* **Problem description**: Copy the records from the first line through the line containing "In the Businesses chart, what is the value for Total". In the copy, substitute "General population" for "General public" and leave everything else unchanged.
[[ Exercise data open ]]
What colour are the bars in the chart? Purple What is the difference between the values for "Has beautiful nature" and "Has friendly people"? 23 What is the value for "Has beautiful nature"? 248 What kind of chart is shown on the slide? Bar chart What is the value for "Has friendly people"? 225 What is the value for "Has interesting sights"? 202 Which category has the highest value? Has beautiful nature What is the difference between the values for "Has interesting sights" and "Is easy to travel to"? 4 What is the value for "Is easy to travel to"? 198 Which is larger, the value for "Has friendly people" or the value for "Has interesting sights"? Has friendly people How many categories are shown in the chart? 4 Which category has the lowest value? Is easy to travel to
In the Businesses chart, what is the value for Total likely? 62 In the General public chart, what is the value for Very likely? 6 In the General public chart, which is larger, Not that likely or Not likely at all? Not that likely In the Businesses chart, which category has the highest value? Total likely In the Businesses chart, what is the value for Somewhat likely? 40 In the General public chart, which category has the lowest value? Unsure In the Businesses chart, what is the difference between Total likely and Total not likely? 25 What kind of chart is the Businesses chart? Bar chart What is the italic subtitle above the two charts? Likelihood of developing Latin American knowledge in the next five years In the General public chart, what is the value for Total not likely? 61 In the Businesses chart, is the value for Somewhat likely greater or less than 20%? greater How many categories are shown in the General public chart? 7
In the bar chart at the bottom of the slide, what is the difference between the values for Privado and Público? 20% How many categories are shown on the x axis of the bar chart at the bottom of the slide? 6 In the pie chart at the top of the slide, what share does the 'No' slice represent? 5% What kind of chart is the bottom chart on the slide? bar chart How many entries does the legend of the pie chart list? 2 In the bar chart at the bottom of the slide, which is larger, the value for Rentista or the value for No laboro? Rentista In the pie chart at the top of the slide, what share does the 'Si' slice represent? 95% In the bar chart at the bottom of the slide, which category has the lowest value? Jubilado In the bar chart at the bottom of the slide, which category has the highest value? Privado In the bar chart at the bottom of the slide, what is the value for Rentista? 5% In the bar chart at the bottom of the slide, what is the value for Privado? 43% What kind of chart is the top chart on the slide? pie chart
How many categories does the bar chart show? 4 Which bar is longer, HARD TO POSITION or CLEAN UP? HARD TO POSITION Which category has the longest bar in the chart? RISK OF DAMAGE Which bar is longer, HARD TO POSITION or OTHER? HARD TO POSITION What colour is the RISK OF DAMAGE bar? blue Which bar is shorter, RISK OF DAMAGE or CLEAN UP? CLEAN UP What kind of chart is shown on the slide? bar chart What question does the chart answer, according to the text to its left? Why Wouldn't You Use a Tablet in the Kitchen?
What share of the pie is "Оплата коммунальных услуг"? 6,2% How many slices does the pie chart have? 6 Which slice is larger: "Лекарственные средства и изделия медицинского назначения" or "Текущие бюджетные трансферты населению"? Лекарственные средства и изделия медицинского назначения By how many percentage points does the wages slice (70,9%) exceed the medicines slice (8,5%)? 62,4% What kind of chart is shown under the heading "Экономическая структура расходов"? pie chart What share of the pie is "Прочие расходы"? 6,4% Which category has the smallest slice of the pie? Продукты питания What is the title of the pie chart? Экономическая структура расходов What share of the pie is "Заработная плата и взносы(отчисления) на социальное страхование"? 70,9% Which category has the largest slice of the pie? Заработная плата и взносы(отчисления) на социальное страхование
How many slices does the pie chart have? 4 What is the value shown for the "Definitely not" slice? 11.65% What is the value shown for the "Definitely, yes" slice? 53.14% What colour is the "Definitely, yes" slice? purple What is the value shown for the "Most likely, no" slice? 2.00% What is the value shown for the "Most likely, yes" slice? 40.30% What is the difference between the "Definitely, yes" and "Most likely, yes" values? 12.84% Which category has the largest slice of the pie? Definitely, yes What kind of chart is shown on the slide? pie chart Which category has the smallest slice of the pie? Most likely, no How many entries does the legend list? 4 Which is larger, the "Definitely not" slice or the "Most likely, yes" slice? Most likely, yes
[[ Exercise data closed ]]
* **Answer for this exercise**:
What colour are the bars in the chart? Purple What is the difference between the values for "Has beautiful nature" and "Has friendly people"? 23 What is the value for "Has beautiful nature"? 248 What kind of chart is shown on the slide? Bar chart What is the value for "Has friendly people"? 225 What is the value for "Has interesting sights"? 202 Which category has the highest value? Has beautiful nature What is the difference between the values for "Has interesting sights" and "Is easy to travel to"? 4 What is the value for "Is easy to travel to"? 198 Which is larger, the value for "Has friendly people" or the value for "Has interesting sights"? Has friendly people How many categories are shown in the chart? 4 Which category has the lowest value? Is easy to travel to
In the Businesses chart, what is the value for Total likely? 62 In the General population chart, what is the value for Very likely? 6 In the General population chart, which is larger, Not that likely or Not likely at all? Not that likely In the Businesses chart, which category has the highest value? Total likely In the Businesses chart, what is the value for Somewhat likely? 40 In the General population chart, which category has the lowest value? Unsure In the Businesses chart, what is the difference between Total likely and Total not likely? 25 What kind of chart is the Businesses chart? Bar chart What is the italic subtitle above the two charts? Likelihood of developing Latin American knowledge in the next five years In the General population chart, what is the value for Total not likely? 61 In the Businesses chart, is the value for Somewhat likely greater or less than 20%? greater How many categories are shown in the General population chart? 7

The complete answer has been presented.